Modelling logistics strategies for the installation of offshore wind farms

Abstract

The construction of an offshore wind project is a complex process that involves many uncertainties and technical risks. Challenges include installation schedule delays and cost overruns caused by harsh weather conditions, as well as supply chain restrictions and constraints regarding port infrastructure and a shortage of specialised installation vessels. These uncertainties may impact the achievement of the global offshore wind installed capacity target of over 1,100GW by 2050. Therefore, optimising offshore logistics and installation methods is critical to strengthen the risk identification process at the planning and pre-construction phases of future offshore wind projects, including fixed-bottom and floating wind technologies.

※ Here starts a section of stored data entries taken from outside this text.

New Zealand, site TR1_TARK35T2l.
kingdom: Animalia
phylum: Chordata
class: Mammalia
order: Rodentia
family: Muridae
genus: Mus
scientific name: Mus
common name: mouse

The stages and processes involved in the project lifecycle of an offshore wind farm are well-documented, ranging from the initial project planning and permitting through to the decommissioning (or repowering) phases. Models and simulation tools for long-term logistical planning have been developed, yet great uncertainty remains in the logistics requirements for the transport and installation operations of large-scale offshore wind projects, particularly for floating offshore wind technologies. Most of the tools have focused on operations and maintenance (O&M) and operating cost (OPEX) estimation, with limited research addressing the performance of installation vessels and the likely impact of logistics strategies on project installation time and costs.

This research contributes to the knowledge by exploring the current installation methods and logistical approaches for the installation of monopiles and semi-submersible floating structures –the most common offshore wind turbine foundations to date. After analysing current and future trends in offshore wind industry development, a novel construction model was developed using an advanced forecasting and discrete-event simulation support tool. The construction model was validated through: i) real system data validation; ii) benchmarking; and iii) industrial case studies.

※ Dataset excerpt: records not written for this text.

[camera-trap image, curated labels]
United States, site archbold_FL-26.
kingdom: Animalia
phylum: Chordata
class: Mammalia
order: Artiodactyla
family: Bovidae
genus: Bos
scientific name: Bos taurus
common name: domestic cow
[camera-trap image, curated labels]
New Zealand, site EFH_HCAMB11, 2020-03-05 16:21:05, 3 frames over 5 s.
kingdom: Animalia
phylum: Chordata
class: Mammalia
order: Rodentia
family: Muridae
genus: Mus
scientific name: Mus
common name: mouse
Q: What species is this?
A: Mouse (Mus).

The model represents key offshore wind farm T&I processes, predicts campaign installation times, and assess the impact of installation methods and operational weather conditions on offshore installation duration. Validation results indicate that the construction simulation model closely aligns with existing T&I procedures and accurately represents different strategies for ports, vessels, and offshore logistics operations.

Research findings suggest that large-scale floating wind projects in the UK's North Sea waters are more sensitive to the distance between the marshalling port and the wind farm site than monopile-based projects, highlighting the need for significant capital investment in port infrastructure to meet offshore wind ambitions of large deployment by 2050. Moreover, the study underscores the importance of precise input data and assumptions in reducing uncertainty in offshore wind logistics models. Inadequate or inconsistent input information may lead to inaccurate risk assessments related to weather downtime, installation timing, and vessel cost estimation.

Ultimately, this research highlights the necessity of enhanced industry collaboration and data-sharing initiatives to refine offshore wind T&I strategies.